— Goal —
Print the range of lines that opens with the line containing "Of all the items listed as" and closes with the last line of the listing. Include both ends; print nothing more.

— Dataset —
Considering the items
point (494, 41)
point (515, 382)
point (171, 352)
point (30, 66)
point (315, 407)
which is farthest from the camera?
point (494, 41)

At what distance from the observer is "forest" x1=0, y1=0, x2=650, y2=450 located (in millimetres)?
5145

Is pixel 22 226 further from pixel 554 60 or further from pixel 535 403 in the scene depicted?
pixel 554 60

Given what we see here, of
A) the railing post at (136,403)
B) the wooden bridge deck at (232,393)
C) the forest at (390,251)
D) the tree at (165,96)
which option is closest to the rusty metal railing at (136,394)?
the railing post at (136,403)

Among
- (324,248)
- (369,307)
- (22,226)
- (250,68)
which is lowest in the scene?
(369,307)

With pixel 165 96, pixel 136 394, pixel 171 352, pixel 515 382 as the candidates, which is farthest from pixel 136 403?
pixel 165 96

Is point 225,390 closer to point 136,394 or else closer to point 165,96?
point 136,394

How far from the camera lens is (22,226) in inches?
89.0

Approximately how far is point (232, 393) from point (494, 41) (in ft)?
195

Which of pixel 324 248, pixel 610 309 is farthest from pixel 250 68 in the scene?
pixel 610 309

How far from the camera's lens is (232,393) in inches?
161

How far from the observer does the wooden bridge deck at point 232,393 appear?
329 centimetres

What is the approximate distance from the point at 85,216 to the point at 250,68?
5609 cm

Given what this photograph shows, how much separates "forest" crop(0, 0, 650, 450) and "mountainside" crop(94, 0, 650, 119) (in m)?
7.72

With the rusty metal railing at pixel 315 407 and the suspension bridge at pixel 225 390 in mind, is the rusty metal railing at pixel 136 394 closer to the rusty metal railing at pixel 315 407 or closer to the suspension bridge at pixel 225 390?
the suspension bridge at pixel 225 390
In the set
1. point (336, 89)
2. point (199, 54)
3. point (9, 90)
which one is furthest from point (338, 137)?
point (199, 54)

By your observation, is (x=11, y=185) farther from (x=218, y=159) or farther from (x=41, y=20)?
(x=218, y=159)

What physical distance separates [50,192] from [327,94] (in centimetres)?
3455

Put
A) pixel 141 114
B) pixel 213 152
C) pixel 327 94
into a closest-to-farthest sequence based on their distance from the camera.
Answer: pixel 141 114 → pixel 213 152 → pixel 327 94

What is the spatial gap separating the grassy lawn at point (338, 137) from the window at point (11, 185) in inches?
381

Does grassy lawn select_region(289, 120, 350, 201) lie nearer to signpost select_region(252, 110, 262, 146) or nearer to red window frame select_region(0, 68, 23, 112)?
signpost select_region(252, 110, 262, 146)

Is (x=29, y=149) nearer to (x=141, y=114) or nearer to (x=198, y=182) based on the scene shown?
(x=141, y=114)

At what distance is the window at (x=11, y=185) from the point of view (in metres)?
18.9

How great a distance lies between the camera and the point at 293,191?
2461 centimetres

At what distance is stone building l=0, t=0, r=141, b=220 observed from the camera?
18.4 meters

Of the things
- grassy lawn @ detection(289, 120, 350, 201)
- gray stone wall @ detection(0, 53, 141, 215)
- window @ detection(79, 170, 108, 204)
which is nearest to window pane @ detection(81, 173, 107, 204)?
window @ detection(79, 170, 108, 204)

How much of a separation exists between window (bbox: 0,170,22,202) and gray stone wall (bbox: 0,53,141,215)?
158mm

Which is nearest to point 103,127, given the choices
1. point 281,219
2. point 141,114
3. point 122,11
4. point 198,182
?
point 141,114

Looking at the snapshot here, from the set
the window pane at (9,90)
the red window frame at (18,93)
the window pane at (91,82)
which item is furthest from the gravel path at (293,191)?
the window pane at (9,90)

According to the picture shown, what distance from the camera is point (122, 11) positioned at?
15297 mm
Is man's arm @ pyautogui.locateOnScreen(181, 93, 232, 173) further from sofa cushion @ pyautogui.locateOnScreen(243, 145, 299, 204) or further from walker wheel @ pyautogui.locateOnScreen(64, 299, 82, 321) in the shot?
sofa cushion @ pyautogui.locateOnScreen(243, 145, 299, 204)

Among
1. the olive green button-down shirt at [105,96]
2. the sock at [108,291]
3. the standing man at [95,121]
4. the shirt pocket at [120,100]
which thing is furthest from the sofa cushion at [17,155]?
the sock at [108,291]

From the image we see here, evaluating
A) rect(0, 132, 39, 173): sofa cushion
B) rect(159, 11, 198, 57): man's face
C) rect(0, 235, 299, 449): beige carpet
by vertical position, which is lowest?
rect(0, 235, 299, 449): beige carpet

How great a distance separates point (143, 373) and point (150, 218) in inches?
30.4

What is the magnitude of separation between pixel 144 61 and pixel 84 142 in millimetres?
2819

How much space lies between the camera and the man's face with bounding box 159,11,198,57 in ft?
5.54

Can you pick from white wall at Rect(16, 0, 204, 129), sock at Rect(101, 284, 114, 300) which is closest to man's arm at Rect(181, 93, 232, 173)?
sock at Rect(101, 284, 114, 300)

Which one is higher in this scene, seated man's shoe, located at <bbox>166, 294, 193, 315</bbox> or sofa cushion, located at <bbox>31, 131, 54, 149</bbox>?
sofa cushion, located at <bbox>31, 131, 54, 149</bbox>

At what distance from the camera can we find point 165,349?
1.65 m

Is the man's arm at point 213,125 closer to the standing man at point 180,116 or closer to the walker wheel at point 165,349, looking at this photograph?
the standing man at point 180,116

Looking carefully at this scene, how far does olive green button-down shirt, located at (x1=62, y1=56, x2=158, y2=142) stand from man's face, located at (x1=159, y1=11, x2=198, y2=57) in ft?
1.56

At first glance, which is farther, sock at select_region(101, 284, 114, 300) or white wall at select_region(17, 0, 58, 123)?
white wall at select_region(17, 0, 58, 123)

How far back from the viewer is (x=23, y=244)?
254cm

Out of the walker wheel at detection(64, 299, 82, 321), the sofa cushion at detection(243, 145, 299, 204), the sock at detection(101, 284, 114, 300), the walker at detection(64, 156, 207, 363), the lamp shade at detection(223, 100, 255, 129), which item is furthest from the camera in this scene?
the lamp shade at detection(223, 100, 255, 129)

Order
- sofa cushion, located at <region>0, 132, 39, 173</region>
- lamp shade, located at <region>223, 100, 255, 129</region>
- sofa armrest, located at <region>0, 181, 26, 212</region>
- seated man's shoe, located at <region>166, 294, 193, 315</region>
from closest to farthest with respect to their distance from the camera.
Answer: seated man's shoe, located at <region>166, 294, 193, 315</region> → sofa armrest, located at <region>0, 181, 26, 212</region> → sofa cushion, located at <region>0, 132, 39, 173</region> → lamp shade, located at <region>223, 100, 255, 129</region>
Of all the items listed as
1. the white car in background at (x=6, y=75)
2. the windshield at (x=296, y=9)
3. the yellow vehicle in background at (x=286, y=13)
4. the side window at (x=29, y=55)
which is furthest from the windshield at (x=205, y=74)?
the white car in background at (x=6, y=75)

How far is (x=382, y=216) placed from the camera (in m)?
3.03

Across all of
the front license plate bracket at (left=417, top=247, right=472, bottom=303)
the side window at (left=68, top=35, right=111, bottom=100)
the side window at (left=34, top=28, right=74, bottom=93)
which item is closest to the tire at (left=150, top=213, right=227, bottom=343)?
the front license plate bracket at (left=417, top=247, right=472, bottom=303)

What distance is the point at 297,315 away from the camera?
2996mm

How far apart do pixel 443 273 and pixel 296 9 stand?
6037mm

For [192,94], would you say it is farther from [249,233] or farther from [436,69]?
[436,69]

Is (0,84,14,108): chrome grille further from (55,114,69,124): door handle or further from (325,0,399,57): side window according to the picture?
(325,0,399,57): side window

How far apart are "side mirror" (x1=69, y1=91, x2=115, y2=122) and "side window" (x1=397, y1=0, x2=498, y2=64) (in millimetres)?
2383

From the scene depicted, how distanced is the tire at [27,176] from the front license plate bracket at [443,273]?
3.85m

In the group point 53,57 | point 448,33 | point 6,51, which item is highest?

— Solution for this task —
Of all the items listed as
1. the white car in background at (x=6, y=75)
2. the windshield at (x=296, y=9)
3. the yellow vehicle in background at (x=286, y=13)
4. the side window at (x=29, y=55)
which is furthest from the windshield at (x=205, y=74)?
the white car in background at (x=6, y=75)

How far is (x=382, y=216) placed from the camera (in m)?
3.03

Across all of
the front license plate bracket at (left=417, top=247, right=472, bottom=303)
the side window at (left=68, top=35, right=111, bottom=100)
the side window at (left=34, top=28, right=74, bottom=93)
which item is closest to the tire at (left=150, top=213, right=227, bottom=343)?
the front license plate bracket at (left=417, top=247, right=472, bottom=303)

What distance is the point at 297,315 away from the camera?
2996mm

How far apart do pixel 443 273 and pixel 296 9 stand?
6037mm

For [192,94], would you say it is farther from [249,233] or farther from [436,69]?
[436,69]

Is (0,84,14,108): chrome grille further from (55,114,69,124): door handle or further from (325,0,399,57): side window according to the picture?
(325,0,399,57): side window

How far apart are "side mirror" (x1=69, y1=91, x2=115, y2=122) and "side window" (x1=397, y1=0, x2=498, y2=64) (in millimetres)?
2383

From the scene depicted, how distanced is the tire at [27,176] from the front license plate bracket at [443,273]?
3.85m

In the group point 53,57 | point 448,33 | point 6,51, which item is highest?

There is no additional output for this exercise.